Dr. Singer noted that suicides are increasing among Native American/Indigenous, Black, and Latino individuals. That said, white middle aged men have the highest rate of suicide. (There may be no correlation whatsoever here, but it may be interesting to consider that many transracial adoptees have white, middle aged adoptive fathers.)
I invite you to join me in this bit of advocacy: every time you see a tweet or a post about a suicide-related podcast or report, ask the speakers/writers to consider and promote research about the intersection of depression/suicide with adoption. You can cite the 2013 American Academy of Pediatrics report that found adoptees were four times more likely to attempt suicide than non-adoptees. The adoption community needs much more and current information. Urge researchers, podcast hosts, writers, scholars, therapists, and doctors to speak out about this need.
Here’s what I tweeted to the Ask Lisa (@LDamour) podcast: “A strong podcast for parents of teens. Valuable info. That said: We need much more current research in the #adoption community re the intersection btwn adoption & #depression/#suicide“
I also invite you to advocate for suicide prevention training in schools. Elementary and high schools can be strong partners in suicide prevention. If your child attends school, ask the administration to provide a suicide prevention training for students, or a PTA program about suicide prevention. Information about trainings for schools is available from the Suicide Prevention Research Center, as well as “K-12 School Suicide Prevention” from the American Foundation for Suicide Prevention.
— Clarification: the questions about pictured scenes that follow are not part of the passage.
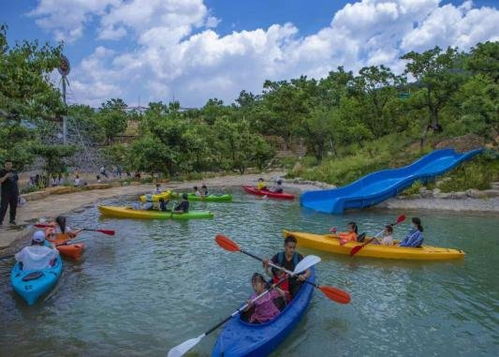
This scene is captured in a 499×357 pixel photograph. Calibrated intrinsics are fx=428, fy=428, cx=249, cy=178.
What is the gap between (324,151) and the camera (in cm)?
4622

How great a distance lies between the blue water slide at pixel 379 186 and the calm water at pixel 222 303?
5017 mm

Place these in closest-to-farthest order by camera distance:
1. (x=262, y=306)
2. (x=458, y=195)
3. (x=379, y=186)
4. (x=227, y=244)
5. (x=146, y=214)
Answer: (x=262, y=306)
(x=227, y=244)
(x=146, y=214)
(x=458, y=195)
(x=379, y=186)

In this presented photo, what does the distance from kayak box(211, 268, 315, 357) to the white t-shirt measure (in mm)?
5023

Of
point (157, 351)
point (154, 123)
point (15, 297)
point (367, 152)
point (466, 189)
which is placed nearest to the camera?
point (157, 351)

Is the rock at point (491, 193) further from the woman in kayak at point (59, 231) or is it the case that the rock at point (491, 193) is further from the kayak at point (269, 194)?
the woman in kayak at point (59, 231)

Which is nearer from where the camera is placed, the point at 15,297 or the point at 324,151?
the point at 15,297

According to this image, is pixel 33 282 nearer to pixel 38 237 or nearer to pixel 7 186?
pixel 38 237

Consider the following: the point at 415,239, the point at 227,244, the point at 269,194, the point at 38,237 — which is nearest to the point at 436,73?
the point at 269,194

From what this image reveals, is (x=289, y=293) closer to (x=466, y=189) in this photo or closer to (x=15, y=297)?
(x=15, y=297)

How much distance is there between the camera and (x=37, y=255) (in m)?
9.41

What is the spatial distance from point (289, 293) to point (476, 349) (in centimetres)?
321

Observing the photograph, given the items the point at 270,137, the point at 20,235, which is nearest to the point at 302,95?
the point at 270,137

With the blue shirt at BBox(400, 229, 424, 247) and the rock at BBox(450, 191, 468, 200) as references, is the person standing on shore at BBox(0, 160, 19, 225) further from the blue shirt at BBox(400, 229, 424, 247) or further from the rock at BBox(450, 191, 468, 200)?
the rock at BBox(450, 191, 468, 200)

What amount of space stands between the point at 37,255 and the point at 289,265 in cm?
557
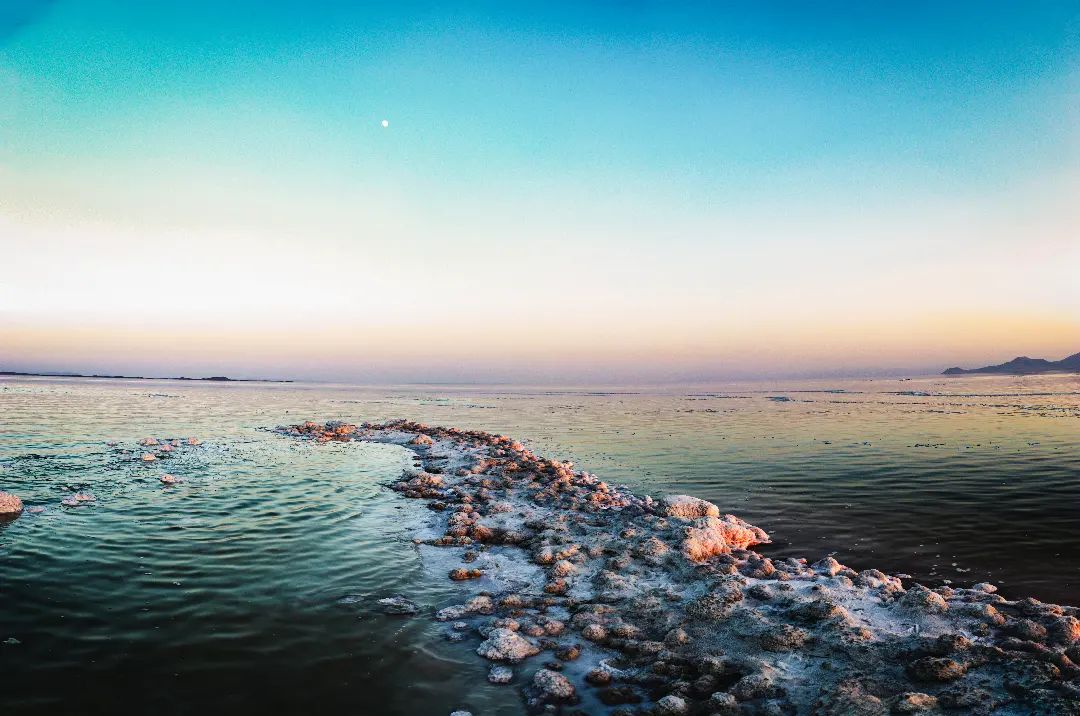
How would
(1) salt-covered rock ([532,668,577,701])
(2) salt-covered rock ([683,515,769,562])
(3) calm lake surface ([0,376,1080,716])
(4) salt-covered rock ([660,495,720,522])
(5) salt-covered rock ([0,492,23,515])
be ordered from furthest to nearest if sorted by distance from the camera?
1. (4) salt-covered rock ([660,495,720,522])
2. (5) salt-covered rock ([0,492,23,515])
3. (2) salt-covered rock ([683,515,769,562])
4. (3) calm lake surface ([0,376,1080,716])
5. (1) salt-covered rock ([532,668,577,701])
Also, if you are an adoptive parent, as I am, use your place in the adoption community to wholeheartedly uplift adoptee voices and lived experiences. Promote the wisdom of adoptees. Share their websites and research, their Twitter handles, and their publications and posts. Read #adopteetwitter and #adopteevoices. You can learn a great deal from a variety of adopted adults. Don’t feel compelled to comment—read and learn.
There is no magic wand around suicide prevention. There are, though, increasing numbers of resources, and reasons to be hopeful.